> [The problem]: Return only this: the line with "The proposed conditions" and all the lines that follow it below, through the final one, exactly as they are.

> [Exercise inputs]:
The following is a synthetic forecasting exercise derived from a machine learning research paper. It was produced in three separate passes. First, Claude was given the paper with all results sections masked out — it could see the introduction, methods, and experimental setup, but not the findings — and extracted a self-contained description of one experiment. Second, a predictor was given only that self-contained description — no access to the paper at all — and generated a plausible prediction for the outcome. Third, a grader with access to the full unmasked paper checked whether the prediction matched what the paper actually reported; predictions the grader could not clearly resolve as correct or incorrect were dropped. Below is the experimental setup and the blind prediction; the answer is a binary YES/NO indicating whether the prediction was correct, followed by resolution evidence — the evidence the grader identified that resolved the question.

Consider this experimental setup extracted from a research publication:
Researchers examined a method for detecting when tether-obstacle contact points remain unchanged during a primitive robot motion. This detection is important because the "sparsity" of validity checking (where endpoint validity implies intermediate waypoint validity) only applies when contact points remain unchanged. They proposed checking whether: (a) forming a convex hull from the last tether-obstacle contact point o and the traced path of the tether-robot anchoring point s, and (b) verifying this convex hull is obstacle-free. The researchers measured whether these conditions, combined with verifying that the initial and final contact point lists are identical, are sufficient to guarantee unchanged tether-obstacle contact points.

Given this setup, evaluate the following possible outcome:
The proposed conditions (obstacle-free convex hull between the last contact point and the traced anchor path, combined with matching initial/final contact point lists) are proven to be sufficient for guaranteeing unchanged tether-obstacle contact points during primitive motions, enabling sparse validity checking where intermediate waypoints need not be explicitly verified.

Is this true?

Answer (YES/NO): YES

> [Answer]:
The proposed conditions (obstacle-free convex hull between the last contact point and the traced anchor path, combined with matching initial/final contact point lists) are proven to be sufficient for guaranteeing unchanged tether-obstacle contact points during primitive motions, enabling sparse validity checking where intermediate waypoints need not be explicitly verified.

Is this true?

Answer (YES/NO): YES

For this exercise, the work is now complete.